### [Input]
▬▬▬▬▬▬▬▬▬▬

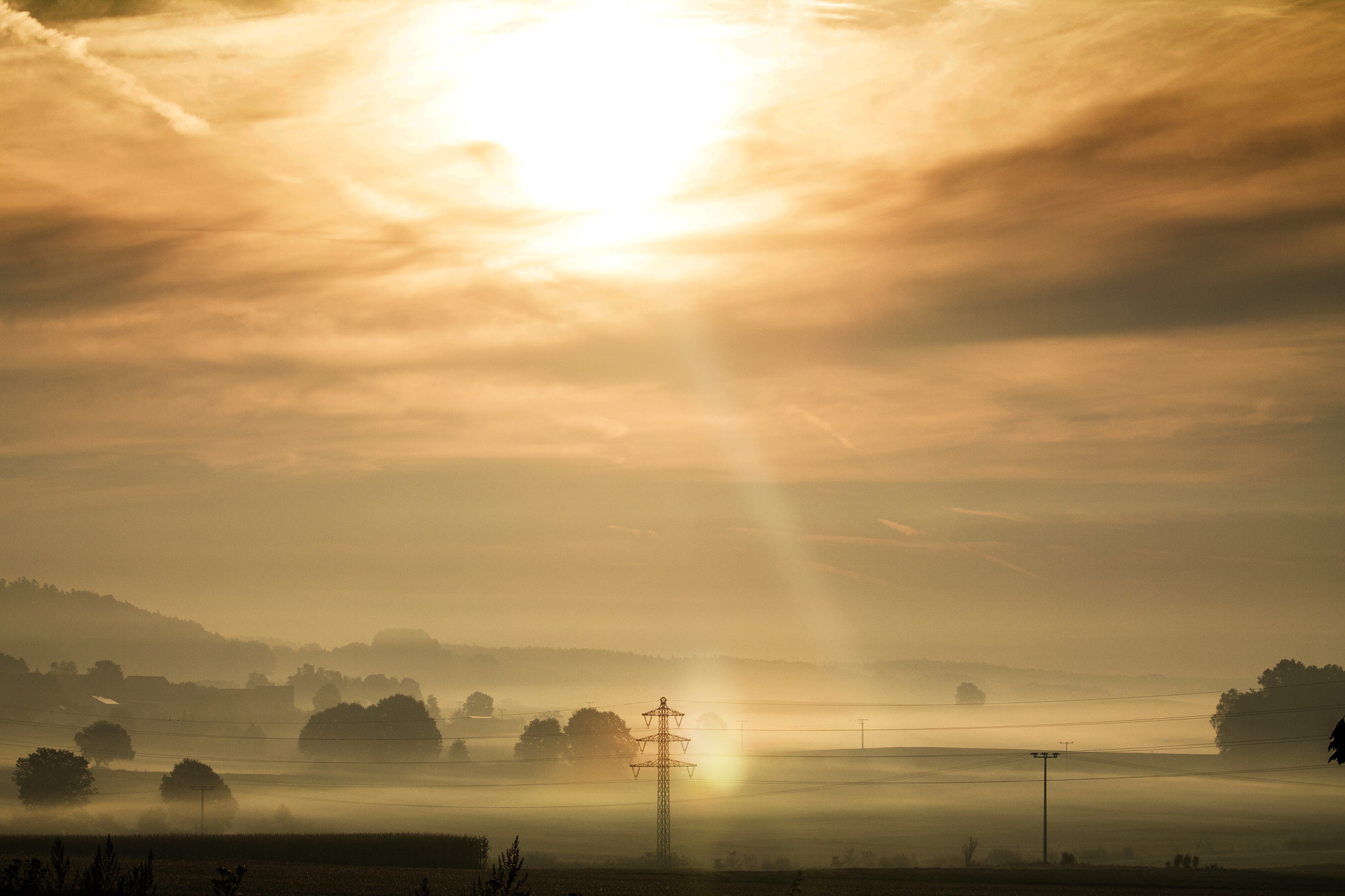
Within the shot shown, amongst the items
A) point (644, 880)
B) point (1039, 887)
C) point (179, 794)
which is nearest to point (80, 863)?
point (644, 880)

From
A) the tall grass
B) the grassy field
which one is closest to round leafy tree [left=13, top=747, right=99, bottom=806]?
the tall grass

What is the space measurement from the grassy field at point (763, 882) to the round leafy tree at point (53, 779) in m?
100

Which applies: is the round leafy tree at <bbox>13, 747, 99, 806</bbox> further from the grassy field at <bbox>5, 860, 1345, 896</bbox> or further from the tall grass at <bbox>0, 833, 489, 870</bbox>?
the grassy field at <bbox>5, 860, 1345, 896</bbox>

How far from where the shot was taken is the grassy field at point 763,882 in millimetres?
79250

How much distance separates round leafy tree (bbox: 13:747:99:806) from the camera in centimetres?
18088

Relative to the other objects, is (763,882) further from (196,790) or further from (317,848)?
(196,790)

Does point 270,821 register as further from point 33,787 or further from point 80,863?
point 80,863

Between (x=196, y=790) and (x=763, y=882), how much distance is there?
13641cm

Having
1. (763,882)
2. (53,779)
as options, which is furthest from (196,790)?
(763,882)

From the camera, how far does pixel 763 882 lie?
8894 cm

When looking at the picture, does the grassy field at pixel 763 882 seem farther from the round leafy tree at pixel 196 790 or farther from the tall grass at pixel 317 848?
the round leafy tree at pixel 196 790

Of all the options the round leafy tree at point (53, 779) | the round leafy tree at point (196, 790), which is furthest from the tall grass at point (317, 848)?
the round leafy tree at point (196, 790)

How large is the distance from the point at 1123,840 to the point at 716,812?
64874 millimetres

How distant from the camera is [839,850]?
471ft
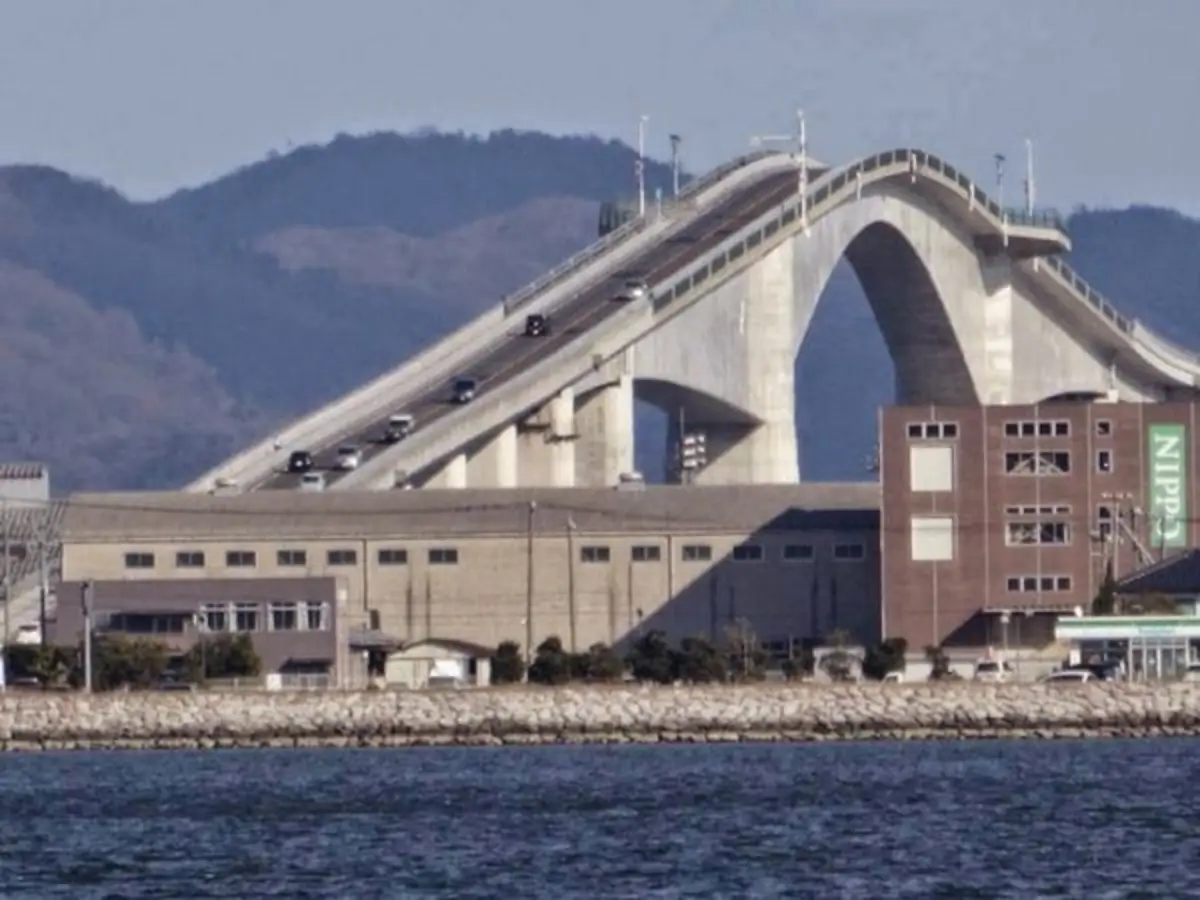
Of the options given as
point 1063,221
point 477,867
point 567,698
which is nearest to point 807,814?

▬▬▬▬▬▬▬▬▬▬

### [Stated problem]
Copy word for word everything from the line containing "How large is" down to the last line of the entries, both ends included. Leave the pictures out.

### [The response]
How large is the distance from the point at 1123,840 to the point at 716,812?
64874 millimetres

How distant from the camera is [839,850]?
471ft
Of the options given as
point 1063,221
point 477,867
point 567,698
which is nearest to point 807,814?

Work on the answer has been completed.